____ Provided entries

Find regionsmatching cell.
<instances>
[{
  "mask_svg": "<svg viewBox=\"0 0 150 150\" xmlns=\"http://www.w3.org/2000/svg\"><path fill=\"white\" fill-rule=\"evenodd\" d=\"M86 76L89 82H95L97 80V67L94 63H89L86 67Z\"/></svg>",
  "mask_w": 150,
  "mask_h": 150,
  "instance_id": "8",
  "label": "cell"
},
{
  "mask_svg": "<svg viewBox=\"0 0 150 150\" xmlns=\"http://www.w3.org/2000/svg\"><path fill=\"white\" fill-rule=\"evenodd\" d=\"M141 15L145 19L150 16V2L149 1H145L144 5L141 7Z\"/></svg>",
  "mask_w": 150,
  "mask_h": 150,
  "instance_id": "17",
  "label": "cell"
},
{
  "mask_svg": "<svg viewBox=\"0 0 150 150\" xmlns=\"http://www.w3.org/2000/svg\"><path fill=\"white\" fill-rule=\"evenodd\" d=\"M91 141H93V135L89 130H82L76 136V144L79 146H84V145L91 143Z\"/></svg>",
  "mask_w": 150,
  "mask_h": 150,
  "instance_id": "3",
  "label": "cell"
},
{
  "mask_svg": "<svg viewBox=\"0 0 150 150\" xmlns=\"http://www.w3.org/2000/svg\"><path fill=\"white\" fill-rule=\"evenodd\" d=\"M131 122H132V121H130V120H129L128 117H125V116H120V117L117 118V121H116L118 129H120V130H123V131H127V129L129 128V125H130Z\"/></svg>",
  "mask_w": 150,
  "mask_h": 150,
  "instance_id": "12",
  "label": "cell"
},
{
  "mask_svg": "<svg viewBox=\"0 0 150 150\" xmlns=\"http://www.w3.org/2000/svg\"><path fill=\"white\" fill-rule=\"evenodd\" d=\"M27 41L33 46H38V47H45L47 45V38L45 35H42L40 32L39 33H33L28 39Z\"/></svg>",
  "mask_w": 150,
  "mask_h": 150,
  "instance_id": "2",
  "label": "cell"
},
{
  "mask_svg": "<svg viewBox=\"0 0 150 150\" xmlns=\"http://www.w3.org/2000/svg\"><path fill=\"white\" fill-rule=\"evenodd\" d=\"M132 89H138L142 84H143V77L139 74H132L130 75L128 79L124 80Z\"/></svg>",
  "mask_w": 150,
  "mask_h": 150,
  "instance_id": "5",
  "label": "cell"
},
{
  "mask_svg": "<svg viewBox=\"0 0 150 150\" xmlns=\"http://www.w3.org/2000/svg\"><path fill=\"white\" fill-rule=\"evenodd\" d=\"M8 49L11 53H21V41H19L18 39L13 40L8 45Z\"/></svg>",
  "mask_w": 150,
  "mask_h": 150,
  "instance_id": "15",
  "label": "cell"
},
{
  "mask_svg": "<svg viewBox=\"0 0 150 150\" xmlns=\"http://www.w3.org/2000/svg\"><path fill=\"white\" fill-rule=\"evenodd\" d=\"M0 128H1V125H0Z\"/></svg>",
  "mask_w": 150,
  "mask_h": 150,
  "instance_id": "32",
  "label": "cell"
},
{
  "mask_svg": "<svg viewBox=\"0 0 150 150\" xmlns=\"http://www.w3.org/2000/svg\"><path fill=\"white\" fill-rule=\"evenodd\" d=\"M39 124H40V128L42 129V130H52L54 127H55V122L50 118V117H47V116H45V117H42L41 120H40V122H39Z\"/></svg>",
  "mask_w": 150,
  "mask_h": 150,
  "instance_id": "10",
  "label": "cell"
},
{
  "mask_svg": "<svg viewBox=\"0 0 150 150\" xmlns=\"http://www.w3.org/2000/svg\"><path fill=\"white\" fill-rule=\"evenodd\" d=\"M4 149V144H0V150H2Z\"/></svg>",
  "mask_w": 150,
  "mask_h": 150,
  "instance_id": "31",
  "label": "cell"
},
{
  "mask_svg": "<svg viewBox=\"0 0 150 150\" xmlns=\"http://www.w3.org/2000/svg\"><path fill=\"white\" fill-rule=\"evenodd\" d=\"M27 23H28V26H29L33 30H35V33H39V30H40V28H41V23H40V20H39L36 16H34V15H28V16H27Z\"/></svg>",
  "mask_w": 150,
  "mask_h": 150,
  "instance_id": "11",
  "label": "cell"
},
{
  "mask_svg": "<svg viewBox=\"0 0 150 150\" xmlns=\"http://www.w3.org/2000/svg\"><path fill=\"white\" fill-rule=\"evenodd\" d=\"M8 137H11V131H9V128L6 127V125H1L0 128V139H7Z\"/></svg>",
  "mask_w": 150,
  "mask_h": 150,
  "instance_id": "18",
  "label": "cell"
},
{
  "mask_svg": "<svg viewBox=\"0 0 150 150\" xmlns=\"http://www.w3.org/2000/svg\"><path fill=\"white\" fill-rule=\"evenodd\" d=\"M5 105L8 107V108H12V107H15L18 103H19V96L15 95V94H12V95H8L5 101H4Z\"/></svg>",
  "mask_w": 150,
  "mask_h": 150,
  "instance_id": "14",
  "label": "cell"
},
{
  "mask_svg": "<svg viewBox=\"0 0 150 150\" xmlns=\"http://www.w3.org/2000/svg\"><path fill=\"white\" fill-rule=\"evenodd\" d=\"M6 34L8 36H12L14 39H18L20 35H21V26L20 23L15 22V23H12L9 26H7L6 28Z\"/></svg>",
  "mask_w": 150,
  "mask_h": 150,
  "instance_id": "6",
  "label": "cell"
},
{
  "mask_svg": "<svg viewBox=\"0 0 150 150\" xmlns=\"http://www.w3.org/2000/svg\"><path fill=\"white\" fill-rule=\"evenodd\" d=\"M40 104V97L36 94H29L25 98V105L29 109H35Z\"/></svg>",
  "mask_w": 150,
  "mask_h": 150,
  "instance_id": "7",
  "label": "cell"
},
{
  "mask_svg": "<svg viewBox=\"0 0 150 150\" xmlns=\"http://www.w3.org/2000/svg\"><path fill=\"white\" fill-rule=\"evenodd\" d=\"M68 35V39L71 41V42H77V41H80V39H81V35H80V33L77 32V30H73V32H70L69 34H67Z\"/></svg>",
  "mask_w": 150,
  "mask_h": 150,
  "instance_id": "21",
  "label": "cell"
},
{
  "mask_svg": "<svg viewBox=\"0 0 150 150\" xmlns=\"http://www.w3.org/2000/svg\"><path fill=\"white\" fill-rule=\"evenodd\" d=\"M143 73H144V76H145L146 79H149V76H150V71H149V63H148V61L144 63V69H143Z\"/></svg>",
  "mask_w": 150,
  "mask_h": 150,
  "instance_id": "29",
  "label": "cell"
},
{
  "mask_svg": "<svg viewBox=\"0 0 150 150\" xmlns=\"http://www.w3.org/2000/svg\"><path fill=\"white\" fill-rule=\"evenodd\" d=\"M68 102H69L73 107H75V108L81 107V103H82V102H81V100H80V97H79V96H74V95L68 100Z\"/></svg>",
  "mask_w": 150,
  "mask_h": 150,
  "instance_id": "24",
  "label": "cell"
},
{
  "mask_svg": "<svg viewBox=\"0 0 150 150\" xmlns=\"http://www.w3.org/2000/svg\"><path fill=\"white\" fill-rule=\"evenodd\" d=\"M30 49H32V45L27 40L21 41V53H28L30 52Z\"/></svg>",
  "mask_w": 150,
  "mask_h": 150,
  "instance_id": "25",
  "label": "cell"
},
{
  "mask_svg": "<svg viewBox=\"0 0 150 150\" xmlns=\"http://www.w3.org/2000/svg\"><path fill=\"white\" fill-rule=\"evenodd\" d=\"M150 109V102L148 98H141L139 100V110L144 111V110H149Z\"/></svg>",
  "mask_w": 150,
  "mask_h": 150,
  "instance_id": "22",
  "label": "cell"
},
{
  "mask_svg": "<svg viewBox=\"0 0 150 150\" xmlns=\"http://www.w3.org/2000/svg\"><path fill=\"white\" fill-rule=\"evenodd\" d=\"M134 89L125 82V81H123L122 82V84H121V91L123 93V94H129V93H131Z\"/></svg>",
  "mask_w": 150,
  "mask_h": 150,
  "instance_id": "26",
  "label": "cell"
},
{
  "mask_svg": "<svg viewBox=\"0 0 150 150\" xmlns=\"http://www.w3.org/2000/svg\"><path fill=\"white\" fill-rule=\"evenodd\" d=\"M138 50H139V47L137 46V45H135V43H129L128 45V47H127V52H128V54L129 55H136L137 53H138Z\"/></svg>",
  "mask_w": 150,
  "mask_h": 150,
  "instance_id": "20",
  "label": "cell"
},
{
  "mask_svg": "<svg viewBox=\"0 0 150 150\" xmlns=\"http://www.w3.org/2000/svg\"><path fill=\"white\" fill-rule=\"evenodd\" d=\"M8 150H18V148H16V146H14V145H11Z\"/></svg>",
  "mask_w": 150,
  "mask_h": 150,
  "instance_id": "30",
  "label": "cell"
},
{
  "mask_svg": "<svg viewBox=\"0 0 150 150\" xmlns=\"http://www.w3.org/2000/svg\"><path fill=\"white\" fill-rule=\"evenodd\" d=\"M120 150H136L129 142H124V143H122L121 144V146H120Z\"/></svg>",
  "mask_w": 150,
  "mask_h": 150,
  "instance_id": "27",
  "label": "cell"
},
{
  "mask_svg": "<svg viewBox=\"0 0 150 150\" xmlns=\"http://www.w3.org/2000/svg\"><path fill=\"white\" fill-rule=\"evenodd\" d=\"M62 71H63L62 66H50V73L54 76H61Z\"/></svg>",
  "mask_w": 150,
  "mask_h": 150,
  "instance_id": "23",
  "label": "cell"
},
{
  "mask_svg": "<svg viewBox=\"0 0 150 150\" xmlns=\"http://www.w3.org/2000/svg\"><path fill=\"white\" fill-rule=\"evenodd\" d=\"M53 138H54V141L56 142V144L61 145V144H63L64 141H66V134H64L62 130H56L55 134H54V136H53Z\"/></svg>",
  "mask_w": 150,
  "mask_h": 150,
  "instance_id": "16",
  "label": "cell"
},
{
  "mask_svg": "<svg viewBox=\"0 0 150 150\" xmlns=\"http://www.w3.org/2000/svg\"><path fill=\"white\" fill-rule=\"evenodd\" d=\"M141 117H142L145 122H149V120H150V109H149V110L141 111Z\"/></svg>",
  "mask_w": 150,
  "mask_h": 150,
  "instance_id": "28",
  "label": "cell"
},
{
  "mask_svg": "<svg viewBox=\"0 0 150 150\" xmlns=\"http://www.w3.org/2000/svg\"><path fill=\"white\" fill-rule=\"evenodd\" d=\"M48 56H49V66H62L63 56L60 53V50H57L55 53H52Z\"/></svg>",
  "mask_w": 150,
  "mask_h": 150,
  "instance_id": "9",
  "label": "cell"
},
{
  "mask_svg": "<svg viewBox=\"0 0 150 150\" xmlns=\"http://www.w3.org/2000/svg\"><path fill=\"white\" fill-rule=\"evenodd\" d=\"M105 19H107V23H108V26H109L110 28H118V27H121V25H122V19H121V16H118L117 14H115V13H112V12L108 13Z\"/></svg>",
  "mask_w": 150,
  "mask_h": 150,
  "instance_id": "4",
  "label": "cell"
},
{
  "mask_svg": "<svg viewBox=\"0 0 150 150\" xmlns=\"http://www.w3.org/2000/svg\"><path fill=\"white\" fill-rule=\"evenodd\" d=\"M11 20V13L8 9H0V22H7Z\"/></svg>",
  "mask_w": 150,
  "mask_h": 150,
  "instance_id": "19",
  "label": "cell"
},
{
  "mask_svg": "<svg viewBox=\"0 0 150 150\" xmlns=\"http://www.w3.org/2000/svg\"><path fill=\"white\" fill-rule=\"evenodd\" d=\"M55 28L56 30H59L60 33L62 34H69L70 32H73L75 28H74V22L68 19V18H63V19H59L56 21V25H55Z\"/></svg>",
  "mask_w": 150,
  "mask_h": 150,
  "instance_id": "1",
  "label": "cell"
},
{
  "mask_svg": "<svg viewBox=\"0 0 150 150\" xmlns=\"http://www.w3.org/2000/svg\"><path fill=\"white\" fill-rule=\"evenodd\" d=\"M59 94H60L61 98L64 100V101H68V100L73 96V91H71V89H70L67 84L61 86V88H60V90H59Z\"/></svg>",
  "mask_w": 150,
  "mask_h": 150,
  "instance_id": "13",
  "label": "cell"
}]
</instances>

________

Goal:
Can you write out again everything from the start of the records down to the line containing "15L145 19L150 16V2L149", with that line included?

Worked solution:
Find regionsmatching cell.
<instances>
[{
  "mask_svg": "<svg viewBox=\"0 0 150 150\" xmlns=\"http://www.w3.org/2000/svg\"><path fill=\"white\" fill-rule=\"evenodd\" d=\"M86 76L89 82H95L97 80V67L94 63H89L86 67Z\"/></svg>",
  "mask_w": 150,
  "mask_h": 150,
  "instance_id": "8",
  "label": "cell"
},
{
  "mask_svg": "<svg viewBox=\"0 0 150 150\" xmlns=\"http://www.w3.org/2000/svg\"><path fill=\"white\" fill-rule=\"evenodd\" d=\"M141 15L145 19L150 16V2L149 1H145L144 5L141 7Z\"/></svg>",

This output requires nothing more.